Action item.
Give again, unaltered, the line with "Ibis Dating Place Framed Art Print" and all lines that follow it in the listing below, minus any pictures.

┌─ Available data

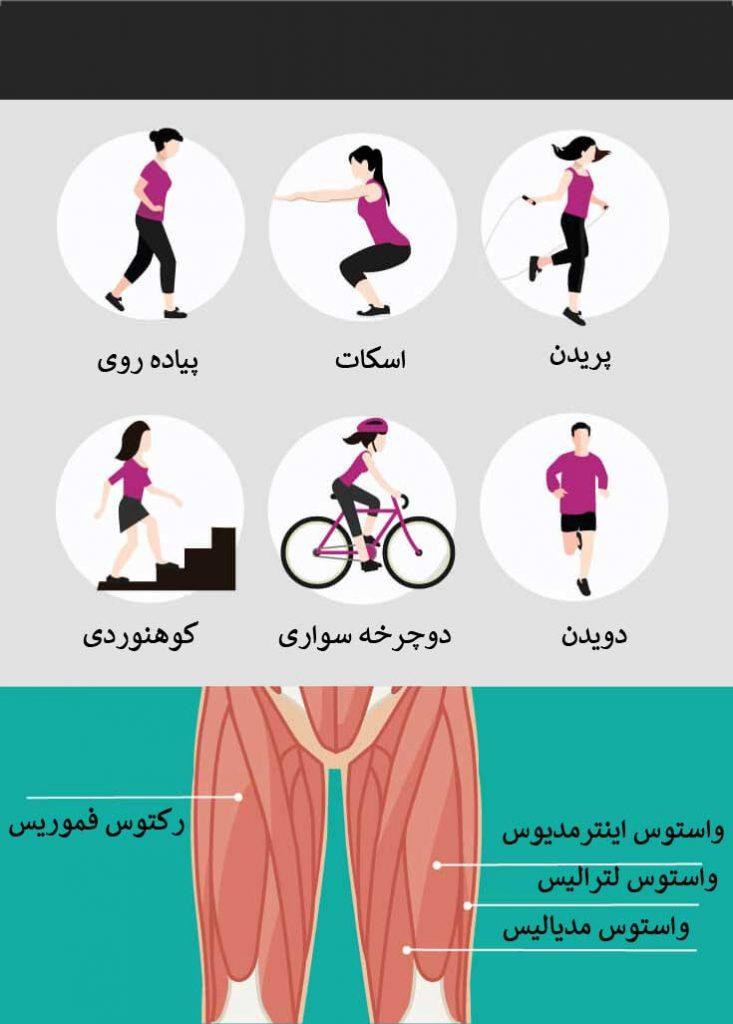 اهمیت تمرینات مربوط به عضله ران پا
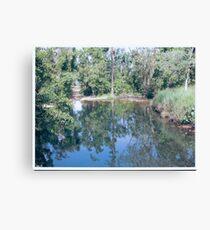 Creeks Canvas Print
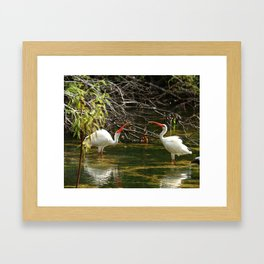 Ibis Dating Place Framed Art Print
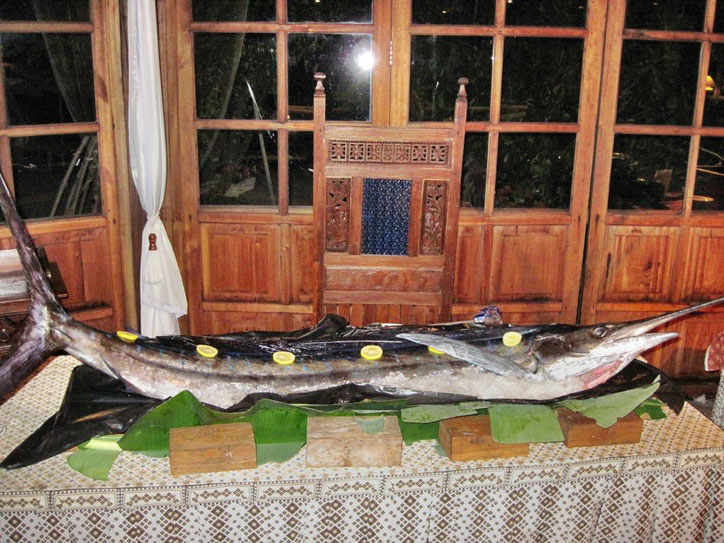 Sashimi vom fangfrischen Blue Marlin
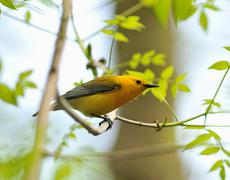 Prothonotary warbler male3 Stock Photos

└─

Solution.
 Ibis Dating Place Framed Art Print
 Sashimi vom fangfrischen Blue Marlin
 Prothonotary warbler male3 Stock Photos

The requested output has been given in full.